**DATASET EXCERPTS:**

- Opening Delimiter -

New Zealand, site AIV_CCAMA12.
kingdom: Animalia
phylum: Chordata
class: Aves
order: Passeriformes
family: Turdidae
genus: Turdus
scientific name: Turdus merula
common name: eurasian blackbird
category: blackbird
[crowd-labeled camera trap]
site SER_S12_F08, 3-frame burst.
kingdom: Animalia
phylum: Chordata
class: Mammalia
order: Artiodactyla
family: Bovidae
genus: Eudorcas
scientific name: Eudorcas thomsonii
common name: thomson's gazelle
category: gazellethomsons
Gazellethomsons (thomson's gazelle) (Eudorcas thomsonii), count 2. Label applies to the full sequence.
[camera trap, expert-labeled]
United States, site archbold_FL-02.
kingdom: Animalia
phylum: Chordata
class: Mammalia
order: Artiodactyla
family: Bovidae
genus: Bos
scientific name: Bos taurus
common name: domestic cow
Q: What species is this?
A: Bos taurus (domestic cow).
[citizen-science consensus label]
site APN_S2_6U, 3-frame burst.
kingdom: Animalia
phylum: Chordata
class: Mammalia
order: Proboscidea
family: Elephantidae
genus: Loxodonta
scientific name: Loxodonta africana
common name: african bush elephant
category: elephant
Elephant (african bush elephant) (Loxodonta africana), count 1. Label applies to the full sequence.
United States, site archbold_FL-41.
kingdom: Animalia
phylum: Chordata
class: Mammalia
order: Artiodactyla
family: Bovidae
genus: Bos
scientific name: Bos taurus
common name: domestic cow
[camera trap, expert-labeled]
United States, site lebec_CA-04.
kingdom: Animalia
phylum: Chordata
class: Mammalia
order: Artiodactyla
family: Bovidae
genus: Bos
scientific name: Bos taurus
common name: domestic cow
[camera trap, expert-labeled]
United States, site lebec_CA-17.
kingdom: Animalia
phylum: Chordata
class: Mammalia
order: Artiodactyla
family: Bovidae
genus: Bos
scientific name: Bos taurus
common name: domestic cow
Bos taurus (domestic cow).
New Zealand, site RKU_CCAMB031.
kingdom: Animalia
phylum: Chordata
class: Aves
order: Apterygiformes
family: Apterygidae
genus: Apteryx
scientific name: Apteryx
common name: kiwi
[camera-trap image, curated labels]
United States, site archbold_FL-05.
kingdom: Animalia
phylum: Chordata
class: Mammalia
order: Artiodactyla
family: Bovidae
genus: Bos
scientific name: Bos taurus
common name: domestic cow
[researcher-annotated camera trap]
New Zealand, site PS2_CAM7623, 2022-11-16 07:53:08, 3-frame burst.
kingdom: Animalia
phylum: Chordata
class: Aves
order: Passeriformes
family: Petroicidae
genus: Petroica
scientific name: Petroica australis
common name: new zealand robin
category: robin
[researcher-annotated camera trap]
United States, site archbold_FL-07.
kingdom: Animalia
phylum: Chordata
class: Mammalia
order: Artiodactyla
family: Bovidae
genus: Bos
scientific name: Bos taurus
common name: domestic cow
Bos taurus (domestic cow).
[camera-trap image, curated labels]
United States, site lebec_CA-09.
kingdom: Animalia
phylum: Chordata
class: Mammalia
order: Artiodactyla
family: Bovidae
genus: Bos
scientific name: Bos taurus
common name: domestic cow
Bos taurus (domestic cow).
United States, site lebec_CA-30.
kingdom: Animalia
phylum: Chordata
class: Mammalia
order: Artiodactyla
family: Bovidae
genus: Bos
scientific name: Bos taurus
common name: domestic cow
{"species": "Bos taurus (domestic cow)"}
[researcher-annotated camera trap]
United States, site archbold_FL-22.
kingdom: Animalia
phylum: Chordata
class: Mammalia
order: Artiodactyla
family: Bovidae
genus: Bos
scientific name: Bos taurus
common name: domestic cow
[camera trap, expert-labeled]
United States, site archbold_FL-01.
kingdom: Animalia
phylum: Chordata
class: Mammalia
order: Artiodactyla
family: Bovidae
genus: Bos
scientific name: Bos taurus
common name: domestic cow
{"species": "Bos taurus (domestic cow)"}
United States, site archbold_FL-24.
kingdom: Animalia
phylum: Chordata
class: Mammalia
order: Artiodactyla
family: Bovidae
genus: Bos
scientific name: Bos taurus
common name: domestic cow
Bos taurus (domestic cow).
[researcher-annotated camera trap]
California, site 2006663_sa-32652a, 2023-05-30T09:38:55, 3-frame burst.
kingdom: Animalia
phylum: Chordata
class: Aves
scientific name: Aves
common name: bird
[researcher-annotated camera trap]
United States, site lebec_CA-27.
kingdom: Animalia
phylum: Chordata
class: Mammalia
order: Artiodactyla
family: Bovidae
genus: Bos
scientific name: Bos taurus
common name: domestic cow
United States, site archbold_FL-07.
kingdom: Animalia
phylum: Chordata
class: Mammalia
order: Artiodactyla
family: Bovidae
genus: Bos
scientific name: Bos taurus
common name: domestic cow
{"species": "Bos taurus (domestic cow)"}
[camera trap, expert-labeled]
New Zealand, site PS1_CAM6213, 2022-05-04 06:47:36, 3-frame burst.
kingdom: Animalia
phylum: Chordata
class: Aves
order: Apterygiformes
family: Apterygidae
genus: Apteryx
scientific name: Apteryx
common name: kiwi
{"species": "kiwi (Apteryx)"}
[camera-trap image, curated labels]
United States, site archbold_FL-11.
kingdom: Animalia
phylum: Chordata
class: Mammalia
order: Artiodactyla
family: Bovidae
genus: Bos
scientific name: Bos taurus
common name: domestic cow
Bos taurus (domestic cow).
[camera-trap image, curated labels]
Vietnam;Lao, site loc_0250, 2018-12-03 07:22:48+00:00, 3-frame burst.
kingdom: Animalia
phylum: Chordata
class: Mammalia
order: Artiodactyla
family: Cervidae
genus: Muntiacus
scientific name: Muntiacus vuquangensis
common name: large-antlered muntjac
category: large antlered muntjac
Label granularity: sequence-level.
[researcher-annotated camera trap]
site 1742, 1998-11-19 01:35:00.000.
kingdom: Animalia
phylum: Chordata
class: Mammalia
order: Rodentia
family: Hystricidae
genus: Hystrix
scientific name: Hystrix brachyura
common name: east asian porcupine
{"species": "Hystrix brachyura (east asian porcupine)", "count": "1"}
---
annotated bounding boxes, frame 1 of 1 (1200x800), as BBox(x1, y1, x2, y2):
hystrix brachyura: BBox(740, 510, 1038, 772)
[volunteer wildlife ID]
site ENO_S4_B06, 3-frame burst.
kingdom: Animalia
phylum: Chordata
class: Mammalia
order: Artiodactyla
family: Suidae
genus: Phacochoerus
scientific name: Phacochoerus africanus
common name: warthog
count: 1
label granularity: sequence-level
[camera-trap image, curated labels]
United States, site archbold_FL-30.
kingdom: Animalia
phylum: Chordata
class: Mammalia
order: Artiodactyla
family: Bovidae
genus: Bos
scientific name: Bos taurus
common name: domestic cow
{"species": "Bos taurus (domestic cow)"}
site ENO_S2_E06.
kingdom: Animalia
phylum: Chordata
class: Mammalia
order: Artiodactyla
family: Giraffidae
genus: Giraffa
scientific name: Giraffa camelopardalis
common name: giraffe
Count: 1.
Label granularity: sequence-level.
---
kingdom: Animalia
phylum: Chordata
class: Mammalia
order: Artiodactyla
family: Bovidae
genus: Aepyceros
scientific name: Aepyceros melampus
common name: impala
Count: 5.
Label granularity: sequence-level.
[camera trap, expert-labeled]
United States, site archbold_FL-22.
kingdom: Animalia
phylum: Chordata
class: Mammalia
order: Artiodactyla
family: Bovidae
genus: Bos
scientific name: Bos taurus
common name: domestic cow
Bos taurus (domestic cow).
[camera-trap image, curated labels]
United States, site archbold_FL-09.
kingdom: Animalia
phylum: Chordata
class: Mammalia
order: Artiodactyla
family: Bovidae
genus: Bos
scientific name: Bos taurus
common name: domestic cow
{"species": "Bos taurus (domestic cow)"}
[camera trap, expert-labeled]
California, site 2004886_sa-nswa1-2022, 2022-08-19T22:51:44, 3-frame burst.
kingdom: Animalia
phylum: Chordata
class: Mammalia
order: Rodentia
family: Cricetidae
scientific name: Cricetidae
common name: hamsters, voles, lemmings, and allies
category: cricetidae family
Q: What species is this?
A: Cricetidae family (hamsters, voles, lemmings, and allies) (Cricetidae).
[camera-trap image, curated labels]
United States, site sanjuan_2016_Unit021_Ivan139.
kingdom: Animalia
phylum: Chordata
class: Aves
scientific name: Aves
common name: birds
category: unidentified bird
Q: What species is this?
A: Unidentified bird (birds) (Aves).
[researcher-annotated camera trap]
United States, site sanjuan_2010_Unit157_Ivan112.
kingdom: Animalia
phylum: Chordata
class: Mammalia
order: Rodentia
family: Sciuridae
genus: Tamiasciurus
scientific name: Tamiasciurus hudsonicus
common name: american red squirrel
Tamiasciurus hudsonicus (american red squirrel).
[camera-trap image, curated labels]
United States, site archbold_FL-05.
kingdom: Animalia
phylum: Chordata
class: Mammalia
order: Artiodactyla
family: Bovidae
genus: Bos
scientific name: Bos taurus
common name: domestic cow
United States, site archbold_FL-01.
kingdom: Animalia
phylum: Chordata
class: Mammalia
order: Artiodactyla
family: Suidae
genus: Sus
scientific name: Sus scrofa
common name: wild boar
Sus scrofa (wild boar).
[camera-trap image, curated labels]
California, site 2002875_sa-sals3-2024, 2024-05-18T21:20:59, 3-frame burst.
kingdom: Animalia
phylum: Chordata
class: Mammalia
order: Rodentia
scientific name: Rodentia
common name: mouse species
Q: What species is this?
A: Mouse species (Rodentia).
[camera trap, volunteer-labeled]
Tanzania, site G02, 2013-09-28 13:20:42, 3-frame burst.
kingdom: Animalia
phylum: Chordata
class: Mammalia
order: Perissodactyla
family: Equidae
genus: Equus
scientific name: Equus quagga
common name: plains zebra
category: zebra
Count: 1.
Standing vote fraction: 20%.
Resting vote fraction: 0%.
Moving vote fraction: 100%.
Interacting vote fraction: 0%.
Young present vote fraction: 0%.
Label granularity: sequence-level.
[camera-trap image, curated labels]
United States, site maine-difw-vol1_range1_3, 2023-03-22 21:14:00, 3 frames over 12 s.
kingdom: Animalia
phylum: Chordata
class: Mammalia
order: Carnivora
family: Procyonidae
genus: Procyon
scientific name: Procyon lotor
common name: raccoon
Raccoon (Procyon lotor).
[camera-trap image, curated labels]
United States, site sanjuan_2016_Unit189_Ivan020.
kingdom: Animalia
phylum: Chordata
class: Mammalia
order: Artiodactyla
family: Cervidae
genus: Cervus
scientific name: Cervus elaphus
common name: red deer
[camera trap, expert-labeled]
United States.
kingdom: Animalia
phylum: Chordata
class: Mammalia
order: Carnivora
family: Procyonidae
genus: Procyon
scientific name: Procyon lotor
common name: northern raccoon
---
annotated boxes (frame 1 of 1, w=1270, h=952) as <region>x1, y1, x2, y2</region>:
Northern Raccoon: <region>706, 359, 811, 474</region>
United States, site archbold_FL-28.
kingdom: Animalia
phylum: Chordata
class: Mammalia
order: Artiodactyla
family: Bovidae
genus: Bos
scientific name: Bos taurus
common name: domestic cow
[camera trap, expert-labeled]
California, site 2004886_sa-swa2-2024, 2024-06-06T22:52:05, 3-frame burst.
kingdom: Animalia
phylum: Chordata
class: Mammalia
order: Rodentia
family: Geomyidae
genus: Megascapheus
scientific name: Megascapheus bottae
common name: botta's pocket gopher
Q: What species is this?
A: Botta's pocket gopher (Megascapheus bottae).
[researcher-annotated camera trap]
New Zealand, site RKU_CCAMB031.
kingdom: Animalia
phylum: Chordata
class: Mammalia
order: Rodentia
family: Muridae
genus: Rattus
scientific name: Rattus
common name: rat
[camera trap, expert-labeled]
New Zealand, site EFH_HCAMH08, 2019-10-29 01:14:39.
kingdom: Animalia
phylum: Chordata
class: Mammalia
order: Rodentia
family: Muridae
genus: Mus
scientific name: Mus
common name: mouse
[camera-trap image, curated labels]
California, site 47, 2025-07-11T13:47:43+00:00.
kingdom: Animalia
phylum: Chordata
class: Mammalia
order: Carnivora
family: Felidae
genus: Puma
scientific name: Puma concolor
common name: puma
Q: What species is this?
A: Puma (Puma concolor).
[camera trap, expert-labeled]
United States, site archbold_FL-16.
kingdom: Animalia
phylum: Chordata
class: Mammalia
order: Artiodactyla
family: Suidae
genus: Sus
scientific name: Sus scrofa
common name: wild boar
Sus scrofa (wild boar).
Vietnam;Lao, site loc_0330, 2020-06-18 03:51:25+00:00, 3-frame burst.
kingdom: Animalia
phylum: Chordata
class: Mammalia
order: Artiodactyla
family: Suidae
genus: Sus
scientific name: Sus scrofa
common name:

- Closing Delimiter -

**PROBLEM TO WORK ON:** Every line that contains "vote" should be copied out of the data.

**YOUR RESPONSE:**
Standing vote fraction: 20%.
Resting vote fraction: 0%.
Moving vote fraction: 100%.
Interacting vote fraction: 0%.
Young present vote fraction: 0%.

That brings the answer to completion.